EXERCISE BRIEF:
Format the items below as a numbered list, starting at the line containing "What distance lies" and running through the last line, with blank lines left out.

## START DATASET CONTENT

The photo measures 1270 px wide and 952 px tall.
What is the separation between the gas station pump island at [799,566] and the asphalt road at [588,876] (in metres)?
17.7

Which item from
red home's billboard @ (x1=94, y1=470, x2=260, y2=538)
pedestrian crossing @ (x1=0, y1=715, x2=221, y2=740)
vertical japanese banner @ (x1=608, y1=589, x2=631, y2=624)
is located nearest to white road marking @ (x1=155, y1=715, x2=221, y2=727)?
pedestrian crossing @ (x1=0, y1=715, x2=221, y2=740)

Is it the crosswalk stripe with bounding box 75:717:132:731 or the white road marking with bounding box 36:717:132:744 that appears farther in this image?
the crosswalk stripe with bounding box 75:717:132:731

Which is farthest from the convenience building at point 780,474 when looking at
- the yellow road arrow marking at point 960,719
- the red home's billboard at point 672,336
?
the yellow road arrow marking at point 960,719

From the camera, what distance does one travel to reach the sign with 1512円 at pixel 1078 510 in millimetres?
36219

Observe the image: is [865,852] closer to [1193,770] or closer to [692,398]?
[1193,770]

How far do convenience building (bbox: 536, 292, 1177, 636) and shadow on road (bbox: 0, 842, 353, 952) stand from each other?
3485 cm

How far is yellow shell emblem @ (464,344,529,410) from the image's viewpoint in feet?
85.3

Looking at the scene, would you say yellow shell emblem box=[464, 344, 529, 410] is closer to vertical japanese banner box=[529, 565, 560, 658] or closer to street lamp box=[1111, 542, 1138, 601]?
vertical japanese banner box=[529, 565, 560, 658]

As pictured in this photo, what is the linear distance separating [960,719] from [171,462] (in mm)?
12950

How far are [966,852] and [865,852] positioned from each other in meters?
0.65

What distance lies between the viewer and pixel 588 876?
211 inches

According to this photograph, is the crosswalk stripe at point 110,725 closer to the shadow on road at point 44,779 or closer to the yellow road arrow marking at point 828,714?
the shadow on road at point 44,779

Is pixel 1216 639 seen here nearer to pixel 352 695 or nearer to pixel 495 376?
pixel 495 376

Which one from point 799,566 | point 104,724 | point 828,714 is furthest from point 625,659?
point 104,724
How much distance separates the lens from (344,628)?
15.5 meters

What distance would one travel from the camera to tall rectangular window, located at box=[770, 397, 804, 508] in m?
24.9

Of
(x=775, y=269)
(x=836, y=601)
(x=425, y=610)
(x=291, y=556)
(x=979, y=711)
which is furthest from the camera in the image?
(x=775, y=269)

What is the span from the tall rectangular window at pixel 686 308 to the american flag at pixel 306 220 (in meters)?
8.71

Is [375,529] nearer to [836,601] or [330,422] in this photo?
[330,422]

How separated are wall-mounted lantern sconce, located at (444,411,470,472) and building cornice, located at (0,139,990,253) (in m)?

## END DATASET CONTENT

FINISHED EXERCISE:
1. What distance lies between the viewer and pixel 588 876?
2. 211 inches
3. According to this photograph, is the crosswalk stripe at point 110,725 closer to the shadow on road at point 44,779 or closer to the yellow road arrow marking at point 828,714?
4. the shadow on road at point 44,779
5. Is pixel 1216 639 seen here nearer to pixel 352 695 or nearer to pixel 495 376?
6. pixel 495 376
7. Which one from point 799,566 | point 104,724 | point 828,714 is furthest from point 625,659?
8. point 104,724
9. How much distance separates the lens from (344,628)?
10. 15.5 meters
11. What distance would one travel from the camera to tall rectangular window, located at box=[770, 397, 804, 508] in m?
12. 24.9
13. Of
14. (x=775, y=269)
15. (x=836, y=601)
16. (x=425, y=610)
17. (x=291, y=556)
18. (x=979, y=711)
19. which is furthest from the camera in the image?
20. (x=775, y=269)
21. What is the span from the tall rectangular window at pixel 686 308 to the american flag at pixel 306 220 (in meters)?
22. 8.71
23. Is [375,529] nearer to [836,601] or [330,422] in this photo?
24. [330,422]
25. How separated are wall-mounted lantern sconce, located at (444,411,470,472) and building cornice, located at (0,139,990,253) (in m)?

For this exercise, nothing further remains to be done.